How to modify schema of custom GPT action to send an image file with post request?

phil7899 · November 16, 2023, 10:19pm

I am making a custom GPT that connects to my own server. I am able to get it to work if only sending a string, but if I try to allow a user to also send a file (I only need it to work with image files) through the custom gpt interface it will not send the image, only the string. Is there something wrong with the schema below. How do you fix it?

{
  "openapi": "3.1.0",
  "info": {
    "title": "Send an image and a string",
    "description": "Makes it super easy to send an image and a string",
    "version": "v1.0.0"
  },
  "servers": [
    {
      "url": "https://myawesomeserver.loca.lt"
    }
  ],
  "paths": {
    "/api/gpt/create": {
      "post": {
        "description": "Create a string and image",
        "operationId": "CreateImageandString",
        "parameters": [
          {
            "name": "an_awesome_string",
            "in": "query",
            "description": "The value of the string we will create",
            "required": true,
            "schema": {
              "type": "string"
            }
          }
        ],
        "requestBody": {
          "description": "image to be uploaded",
          "required": true,
          "content": {
            "multipart/form-data": {
              "schema": {
                "type": "object",
                "properties": {
                  "image": {
                    "type": "string",
                    "format": "binary"
                  }
                }
              }
            }
          }
        },
        "deprecated": false
      }
    }
  },
  "components": {
    "schemas": {}
  }
}

bscholer · November 17, 2023, 3:42pm

I don’t have an answer, but I’m trying to do the same thing and running into a similar issue.

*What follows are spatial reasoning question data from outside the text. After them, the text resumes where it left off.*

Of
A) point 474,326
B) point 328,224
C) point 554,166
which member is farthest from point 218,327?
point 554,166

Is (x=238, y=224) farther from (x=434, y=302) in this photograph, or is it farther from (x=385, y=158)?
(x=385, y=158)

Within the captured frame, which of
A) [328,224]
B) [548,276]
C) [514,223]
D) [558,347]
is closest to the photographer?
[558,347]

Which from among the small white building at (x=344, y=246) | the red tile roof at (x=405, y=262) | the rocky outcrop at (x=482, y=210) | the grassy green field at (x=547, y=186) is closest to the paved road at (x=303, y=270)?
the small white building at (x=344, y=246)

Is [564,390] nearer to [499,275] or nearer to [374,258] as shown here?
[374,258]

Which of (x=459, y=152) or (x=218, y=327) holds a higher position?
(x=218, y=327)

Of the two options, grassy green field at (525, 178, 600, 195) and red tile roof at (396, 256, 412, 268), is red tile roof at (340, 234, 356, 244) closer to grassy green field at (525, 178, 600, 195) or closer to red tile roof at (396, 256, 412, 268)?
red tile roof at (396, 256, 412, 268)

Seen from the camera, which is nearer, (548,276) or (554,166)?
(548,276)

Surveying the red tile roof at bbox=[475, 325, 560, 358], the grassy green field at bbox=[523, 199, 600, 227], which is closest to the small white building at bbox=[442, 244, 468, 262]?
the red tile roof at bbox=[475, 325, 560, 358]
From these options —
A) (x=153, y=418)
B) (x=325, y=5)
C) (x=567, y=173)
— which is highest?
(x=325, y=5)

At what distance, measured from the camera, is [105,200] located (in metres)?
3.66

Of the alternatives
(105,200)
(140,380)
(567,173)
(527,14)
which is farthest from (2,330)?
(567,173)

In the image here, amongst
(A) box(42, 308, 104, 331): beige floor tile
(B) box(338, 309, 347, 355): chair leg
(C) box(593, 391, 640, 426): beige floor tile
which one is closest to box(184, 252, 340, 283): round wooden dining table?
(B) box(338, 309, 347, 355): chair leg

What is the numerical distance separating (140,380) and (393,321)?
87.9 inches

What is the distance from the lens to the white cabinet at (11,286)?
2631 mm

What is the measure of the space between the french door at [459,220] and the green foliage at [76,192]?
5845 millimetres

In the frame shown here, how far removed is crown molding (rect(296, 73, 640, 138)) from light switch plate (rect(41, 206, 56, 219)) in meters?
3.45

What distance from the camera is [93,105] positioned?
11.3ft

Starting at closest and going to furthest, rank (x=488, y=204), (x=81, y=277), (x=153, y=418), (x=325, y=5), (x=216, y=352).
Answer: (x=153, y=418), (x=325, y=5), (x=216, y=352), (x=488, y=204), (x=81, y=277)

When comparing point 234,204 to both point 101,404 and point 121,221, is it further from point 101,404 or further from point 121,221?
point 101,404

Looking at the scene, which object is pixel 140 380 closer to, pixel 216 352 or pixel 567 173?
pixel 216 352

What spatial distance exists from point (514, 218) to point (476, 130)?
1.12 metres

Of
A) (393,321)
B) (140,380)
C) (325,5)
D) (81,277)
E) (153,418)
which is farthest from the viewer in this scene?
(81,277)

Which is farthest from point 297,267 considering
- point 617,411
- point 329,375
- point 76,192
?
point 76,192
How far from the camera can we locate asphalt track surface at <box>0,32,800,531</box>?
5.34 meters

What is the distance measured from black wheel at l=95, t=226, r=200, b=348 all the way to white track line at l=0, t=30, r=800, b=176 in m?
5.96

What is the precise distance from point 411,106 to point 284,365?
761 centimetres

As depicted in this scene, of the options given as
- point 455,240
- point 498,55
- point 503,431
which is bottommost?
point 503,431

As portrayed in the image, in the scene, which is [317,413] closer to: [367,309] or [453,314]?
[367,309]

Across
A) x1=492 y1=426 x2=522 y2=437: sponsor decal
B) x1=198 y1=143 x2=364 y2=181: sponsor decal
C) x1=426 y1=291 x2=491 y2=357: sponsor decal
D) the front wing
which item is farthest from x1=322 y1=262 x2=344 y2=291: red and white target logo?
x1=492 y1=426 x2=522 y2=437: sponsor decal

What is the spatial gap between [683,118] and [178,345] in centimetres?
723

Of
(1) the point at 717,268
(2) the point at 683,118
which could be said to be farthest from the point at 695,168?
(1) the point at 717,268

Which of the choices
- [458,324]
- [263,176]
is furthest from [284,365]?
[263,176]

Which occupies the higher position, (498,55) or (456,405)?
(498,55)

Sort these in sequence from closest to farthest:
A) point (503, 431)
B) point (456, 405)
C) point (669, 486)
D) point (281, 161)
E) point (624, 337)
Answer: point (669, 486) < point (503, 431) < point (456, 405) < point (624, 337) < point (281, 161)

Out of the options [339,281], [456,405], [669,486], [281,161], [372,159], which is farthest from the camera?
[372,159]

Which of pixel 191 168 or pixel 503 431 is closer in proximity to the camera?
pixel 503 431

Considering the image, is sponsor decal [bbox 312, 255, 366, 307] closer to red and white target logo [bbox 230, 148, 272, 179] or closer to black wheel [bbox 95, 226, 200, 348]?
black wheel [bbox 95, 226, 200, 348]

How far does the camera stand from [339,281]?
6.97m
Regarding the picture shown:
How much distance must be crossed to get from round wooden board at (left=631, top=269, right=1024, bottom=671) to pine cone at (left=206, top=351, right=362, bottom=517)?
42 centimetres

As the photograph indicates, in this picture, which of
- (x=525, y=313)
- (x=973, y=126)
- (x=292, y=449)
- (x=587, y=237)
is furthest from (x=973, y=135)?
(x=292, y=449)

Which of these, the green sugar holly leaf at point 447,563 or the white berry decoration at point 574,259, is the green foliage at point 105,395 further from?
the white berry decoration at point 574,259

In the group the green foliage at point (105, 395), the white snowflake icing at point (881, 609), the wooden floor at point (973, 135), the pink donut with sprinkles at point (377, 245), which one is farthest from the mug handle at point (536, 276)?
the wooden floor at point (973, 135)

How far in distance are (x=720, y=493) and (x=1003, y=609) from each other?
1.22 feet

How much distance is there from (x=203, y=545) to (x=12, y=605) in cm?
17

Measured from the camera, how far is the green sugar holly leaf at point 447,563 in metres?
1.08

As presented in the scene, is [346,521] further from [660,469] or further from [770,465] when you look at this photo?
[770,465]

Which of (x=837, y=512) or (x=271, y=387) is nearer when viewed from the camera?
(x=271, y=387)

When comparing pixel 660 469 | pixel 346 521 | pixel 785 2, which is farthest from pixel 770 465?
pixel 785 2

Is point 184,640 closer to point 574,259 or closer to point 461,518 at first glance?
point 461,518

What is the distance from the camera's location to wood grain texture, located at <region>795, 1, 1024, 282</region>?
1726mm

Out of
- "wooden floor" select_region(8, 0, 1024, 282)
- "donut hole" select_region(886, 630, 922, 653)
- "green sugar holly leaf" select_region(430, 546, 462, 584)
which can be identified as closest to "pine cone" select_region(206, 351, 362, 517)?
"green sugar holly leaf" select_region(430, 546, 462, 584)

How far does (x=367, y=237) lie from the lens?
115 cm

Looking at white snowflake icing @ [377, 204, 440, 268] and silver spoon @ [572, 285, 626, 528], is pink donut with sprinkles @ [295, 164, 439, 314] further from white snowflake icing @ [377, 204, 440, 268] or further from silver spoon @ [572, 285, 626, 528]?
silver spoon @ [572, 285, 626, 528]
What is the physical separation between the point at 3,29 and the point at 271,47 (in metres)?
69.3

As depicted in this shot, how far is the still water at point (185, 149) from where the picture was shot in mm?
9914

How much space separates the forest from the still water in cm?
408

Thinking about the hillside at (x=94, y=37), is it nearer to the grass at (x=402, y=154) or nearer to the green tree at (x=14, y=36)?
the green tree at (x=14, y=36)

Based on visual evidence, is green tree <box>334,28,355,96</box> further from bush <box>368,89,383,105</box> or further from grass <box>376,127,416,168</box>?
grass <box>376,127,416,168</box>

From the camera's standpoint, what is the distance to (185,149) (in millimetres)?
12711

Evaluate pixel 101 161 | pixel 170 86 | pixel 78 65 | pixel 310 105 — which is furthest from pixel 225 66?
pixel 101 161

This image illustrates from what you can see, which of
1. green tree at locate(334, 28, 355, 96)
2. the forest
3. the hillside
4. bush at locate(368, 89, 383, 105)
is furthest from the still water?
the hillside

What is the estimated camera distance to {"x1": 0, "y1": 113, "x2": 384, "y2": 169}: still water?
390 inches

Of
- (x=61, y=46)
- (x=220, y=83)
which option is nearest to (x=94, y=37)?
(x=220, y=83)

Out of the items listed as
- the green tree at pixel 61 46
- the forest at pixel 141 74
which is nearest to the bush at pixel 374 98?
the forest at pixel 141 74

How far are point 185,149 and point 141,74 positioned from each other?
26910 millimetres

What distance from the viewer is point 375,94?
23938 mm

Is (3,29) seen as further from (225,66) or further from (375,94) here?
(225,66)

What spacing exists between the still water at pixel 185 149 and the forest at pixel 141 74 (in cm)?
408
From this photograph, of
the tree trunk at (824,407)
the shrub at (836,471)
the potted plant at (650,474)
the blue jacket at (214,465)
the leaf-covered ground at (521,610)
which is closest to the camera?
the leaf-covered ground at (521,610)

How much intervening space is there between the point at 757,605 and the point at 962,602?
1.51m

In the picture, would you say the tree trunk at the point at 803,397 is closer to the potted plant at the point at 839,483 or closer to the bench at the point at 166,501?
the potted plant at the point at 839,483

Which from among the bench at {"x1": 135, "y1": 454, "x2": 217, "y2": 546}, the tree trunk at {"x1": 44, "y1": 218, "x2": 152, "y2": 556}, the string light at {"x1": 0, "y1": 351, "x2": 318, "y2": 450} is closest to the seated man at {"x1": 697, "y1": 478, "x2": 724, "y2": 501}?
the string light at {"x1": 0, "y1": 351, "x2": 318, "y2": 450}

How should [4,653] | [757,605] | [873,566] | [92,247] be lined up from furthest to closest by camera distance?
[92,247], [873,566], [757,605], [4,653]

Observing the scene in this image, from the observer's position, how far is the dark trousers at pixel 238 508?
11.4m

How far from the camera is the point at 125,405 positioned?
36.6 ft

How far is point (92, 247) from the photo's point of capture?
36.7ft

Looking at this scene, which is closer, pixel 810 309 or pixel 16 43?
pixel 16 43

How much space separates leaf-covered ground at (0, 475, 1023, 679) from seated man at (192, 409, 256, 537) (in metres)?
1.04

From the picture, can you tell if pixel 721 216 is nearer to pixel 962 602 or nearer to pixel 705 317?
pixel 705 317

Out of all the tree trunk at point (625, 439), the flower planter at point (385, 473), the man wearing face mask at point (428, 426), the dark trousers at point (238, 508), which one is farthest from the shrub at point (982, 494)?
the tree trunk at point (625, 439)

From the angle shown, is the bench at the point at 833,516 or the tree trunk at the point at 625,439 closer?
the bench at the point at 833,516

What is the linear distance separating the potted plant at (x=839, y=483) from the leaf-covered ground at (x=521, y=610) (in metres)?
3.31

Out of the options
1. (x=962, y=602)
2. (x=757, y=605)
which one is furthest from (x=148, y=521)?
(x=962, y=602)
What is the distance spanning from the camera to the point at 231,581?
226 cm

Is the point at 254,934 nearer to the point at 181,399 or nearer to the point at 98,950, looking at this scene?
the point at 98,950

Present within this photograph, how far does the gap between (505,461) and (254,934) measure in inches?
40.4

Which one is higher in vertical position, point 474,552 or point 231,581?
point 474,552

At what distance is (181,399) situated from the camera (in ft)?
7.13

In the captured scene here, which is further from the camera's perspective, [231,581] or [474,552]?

I believe the custom GPT has to type out (generate) the whole post body sent with the request, meaning that it would have to type out a huge base64 string, even for smaller images. I’m not really sure if there’s a way to get the image itself into the API though.

phil7899 · November 17, 2023, 5:53pm

I tried converting to base64 first and it did end up stalling the program. But I don’t think it would use base64 encoding for normal file uploads if you don’t specify to.

kableeth · November 24, 2023, 7:44am

I’m having the same issue. It doesn’t seem to want to type out the entire base64 value to upload the image no matter what I try. Have you guys been able to fix it?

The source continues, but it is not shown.